Abstract

Nisoldipine reportedly has little direct myocardial effect. However, because of interactions between the heart and vascular load, the effects on myocardial contractility and left ventricular oxygen consumption (LVO2) have not been established. The authors performed experiments on six isolated, blood-perfused canine left ventricles that were isovolumically contracting and paced at constant rate. Coronary arterial pressure (CAP) and coronary blood flow were measured for evaluation of coronary vascular resistance, and coronary arteriovenous oxygen difference was measured for determination of LVO2. Intracoronary injection of 1 and 10 micrograms of nisoldipine decreased coronary vascular resistance by 16.9 and 36.8% (CAP approximately 40 mm Hg), respectively, and by 21.5 and 47.7% (CAP approximately 80 mm Hg). At both doses, nisoldipine caused no decrease in peak systolic pressure as long as CAP was kept constant at 80 mm Hg.
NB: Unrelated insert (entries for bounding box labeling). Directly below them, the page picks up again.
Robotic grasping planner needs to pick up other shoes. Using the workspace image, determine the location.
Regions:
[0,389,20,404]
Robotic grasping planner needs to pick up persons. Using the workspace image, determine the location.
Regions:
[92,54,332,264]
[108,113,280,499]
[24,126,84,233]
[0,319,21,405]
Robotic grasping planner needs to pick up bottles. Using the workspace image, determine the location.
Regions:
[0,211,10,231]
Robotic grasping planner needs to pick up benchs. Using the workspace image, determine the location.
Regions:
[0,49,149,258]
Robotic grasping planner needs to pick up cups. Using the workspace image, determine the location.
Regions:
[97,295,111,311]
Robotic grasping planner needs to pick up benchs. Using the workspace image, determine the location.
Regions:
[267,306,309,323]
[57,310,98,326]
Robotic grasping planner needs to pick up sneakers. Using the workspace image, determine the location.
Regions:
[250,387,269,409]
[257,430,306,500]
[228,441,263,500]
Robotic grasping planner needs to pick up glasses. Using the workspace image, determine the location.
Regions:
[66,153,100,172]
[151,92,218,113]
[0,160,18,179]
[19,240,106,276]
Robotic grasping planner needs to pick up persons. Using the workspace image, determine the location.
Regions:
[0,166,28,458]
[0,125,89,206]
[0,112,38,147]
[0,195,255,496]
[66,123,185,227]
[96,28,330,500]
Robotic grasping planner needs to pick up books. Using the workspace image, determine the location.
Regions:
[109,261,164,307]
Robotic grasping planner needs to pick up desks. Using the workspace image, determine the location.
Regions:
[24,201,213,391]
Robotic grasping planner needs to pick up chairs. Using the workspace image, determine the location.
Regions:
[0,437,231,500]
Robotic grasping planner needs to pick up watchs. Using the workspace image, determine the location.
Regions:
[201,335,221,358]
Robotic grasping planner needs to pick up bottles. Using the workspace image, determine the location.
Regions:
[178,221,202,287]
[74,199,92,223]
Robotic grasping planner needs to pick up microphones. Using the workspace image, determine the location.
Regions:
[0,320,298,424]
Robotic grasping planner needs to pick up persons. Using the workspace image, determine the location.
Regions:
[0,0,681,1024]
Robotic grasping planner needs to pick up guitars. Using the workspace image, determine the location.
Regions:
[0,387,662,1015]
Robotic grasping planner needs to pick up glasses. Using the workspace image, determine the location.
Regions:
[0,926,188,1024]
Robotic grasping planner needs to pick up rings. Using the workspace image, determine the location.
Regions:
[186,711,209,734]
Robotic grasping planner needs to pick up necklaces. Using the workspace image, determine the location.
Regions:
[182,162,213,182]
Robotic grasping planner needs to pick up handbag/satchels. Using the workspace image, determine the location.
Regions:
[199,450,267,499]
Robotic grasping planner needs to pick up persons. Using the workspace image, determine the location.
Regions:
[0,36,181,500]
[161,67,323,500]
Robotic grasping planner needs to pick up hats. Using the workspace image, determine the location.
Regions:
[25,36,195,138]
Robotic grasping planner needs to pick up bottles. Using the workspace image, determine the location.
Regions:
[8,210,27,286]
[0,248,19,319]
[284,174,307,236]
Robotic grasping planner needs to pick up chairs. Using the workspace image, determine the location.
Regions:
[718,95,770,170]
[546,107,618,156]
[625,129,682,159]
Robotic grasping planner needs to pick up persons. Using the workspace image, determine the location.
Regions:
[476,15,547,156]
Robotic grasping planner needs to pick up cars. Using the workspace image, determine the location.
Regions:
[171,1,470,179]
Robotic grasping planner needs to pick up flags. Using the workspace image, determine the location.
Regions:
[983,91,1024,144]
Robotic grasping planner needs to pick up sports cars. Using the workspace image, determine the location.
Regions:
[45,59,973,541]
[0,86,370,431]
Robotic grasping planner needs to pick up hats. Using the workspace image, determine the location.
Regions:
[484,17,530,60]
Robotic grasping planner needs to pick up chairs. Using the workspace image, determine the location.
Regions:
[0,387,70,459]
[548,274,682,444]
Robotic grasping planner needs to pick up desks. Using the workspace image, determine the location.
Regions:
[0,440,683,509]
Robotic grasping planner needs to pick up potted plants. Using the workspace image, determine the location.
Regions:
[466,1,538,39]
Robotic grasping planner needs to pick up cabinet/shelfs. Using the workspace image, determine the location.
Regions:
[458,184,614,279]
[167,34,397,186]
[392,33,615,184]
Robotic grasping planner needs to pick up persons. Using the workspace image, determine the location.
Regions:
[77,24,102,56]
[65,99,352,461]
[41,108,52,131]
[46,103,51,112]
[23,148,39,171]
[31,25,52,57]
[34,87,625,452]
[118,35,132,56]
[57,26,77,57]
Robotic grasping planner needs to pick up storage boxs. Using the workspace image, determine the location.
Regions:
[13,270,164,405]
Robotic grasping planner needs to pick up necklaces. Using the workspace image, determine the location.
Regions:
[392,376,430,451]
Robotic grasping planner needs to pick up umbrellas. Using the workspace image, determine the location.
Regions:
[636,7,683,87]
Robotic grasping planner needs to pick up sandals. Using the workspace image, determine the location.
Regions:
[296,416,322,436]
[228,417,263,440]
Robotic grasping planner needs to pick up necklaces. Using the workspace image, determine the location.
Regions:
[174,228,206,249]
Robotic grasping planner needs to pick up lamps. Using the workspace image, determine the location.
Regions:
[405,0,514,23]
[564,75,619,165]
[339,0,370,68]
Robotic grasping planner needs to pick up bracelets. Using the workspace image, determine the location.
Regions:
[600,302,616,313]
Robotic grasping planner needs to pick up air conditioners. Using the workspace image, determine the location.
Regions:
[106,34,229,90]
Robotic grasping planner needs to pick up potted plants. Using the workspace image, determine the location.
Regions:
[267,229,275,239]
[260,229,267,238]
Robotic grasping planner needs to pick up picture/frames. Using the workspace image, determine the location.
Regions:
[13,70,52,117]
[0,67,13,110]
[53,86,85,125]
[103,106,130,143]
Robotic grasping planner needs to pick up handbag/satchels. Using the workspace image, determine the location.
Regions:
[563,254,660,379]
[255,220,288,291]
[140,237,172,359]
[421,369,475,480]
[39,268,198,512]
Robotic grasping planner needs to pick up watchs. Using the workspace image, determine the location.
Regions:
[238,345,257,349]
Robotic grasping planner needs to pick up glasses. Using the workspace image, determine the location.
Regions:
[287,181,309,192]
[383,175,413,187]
However, when CAP was decreased to 40 mm Hg, peak systolic pressure was significantly decreased even without nisoldipine. This impaired contractile state was associated with a decreased coronary blood flow and a slight decrease in LVO2, whereas 10 micrograms of nisoldipine at CAP approximately 80 mm Hg increased LVO2 significantly. Using the end-systolic pressure-volume relationship as an index of contractility, the authors found nisoldipine not to change the contractile state at CAP approximately 80 mm Hg. They conclude that nisoldipine decreases coronary vascular resistance over a wide range of CAP. It neither depresses the contractile state nor decreases LVO2 in the canine left ventricle. Nisoldipine might effectively counteract anginal attacks by dilating the coronary vessels without depressing myocardial contractility as found in this study on normal ventricle.